You can develop these accelerations using hardware description languages such as Verilog
or VHDL, or by using higher-level languages such as OpenCL parallel computing
frameworks. You can either develop your own hardware acceleration code or purchase
hardware accelerations through the Amazon Web Services Marketplace
The FPGA Developer AMI
For more information, see the documentation for the Amazon FPGA Hardware Development
Kit
F1 instances
F1 instances use Xilinx UltraScale+ VU9P FPGAs and are designed to accelerate computationally intensive algorithms, such as data-flow or highly parallel operations not suited to general purpose CPUs. Each FPGA in an F1 instance contains approximately 2.5 million logic elements and approximately 6,800 Digital Signal Processing (DSP) engines, along with 64 GiB of local DDR ECC protected memory, connected to the instance by a dedicated PCIe Gen3 x16 connection. F1 instances provide local NVMe SSD volumes.
Developers can use the FPGA Developer AMI and Amazon Hardware Developer Kit to create custom hardware accelerations for use on F1 instances.
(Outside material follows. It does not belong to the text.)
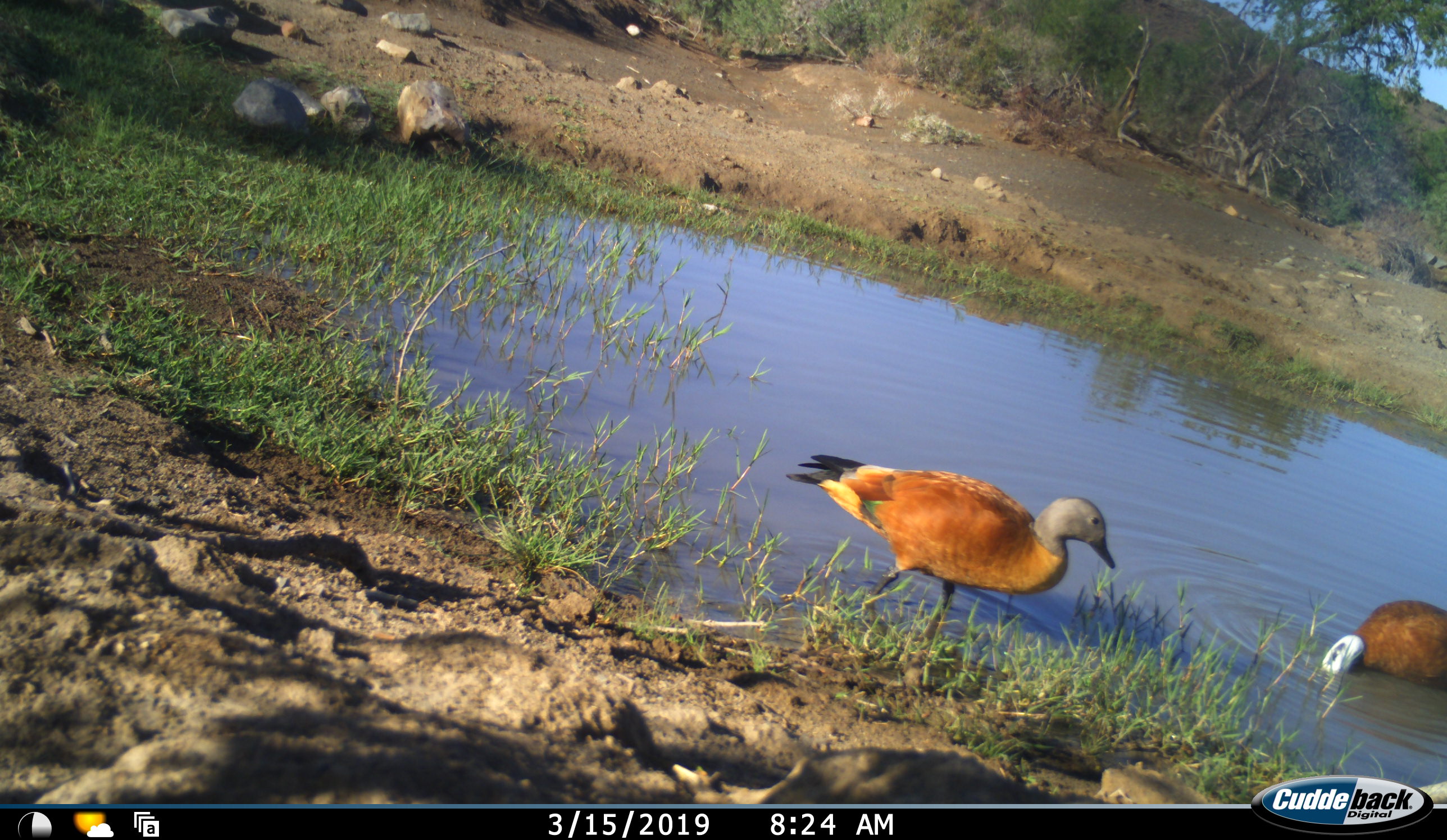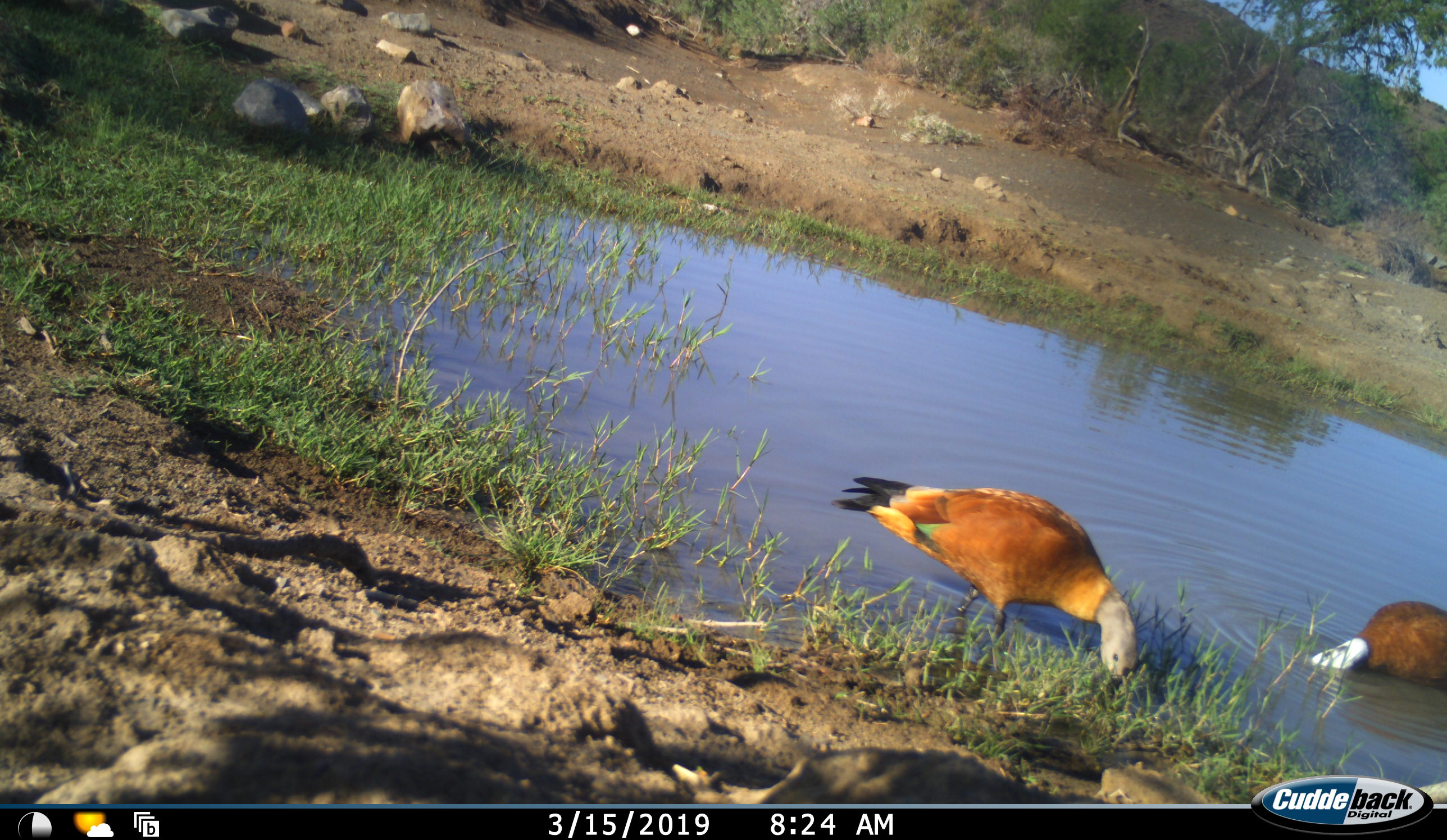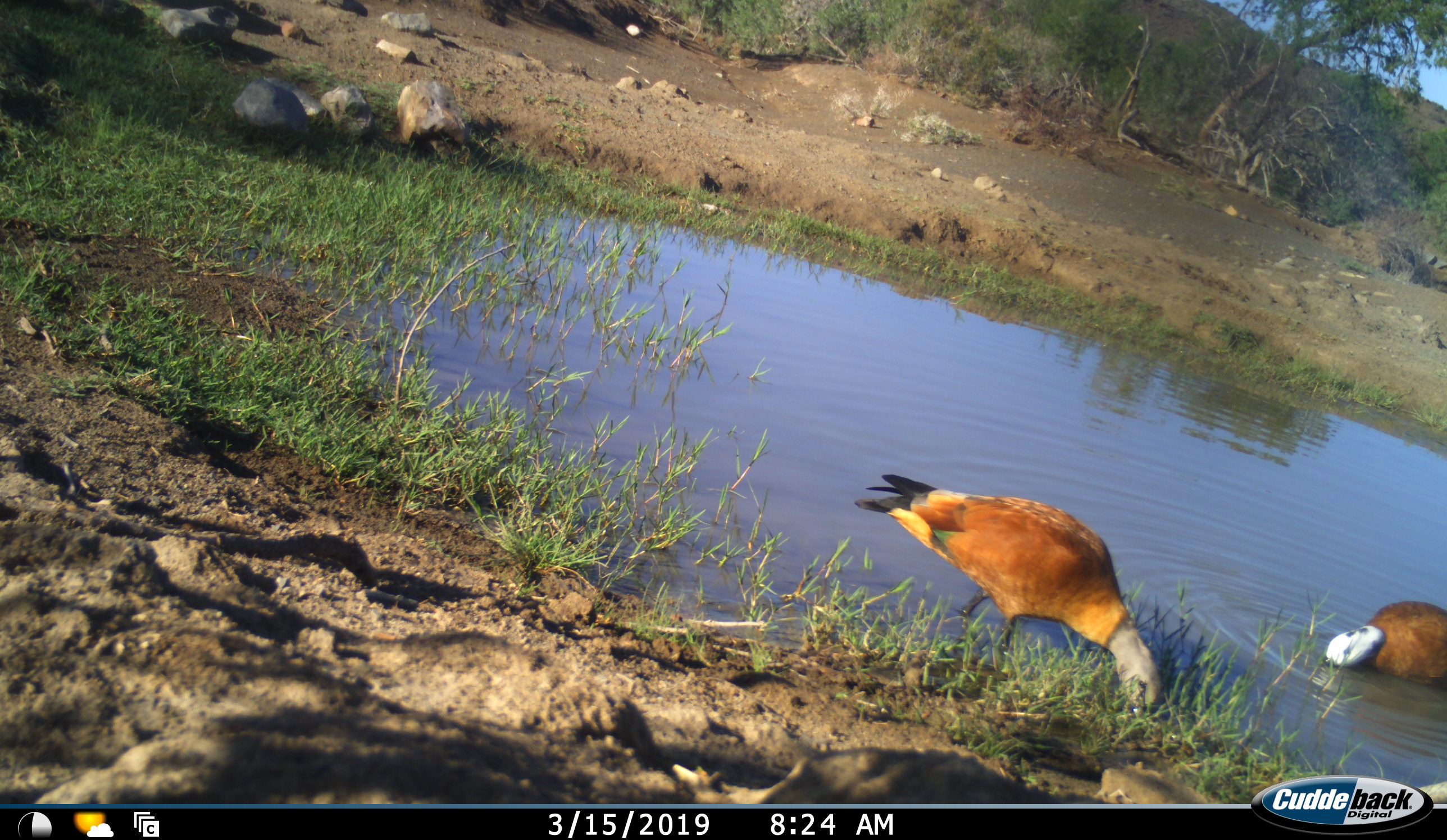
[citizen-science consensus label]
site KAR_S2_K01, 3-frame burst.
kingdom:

The FPGA Developer AMI includes development tools for full-cycle FPGA development in the cloud. Using these tools, developers can create and share Amazon FPGA Images (AFIs) that can be loaded onto the FPGA of an F1 instance.
Hardware specifications
The following is a summary of the hardware specifications for accelerated computing instances. A virtual central processing unit (vCPU) represents a portion of the physical CPU assigned to a virtual machine (VM). For x86 instances, there are two vCPUs per core. For Graviton instances, there is one vCPU per core.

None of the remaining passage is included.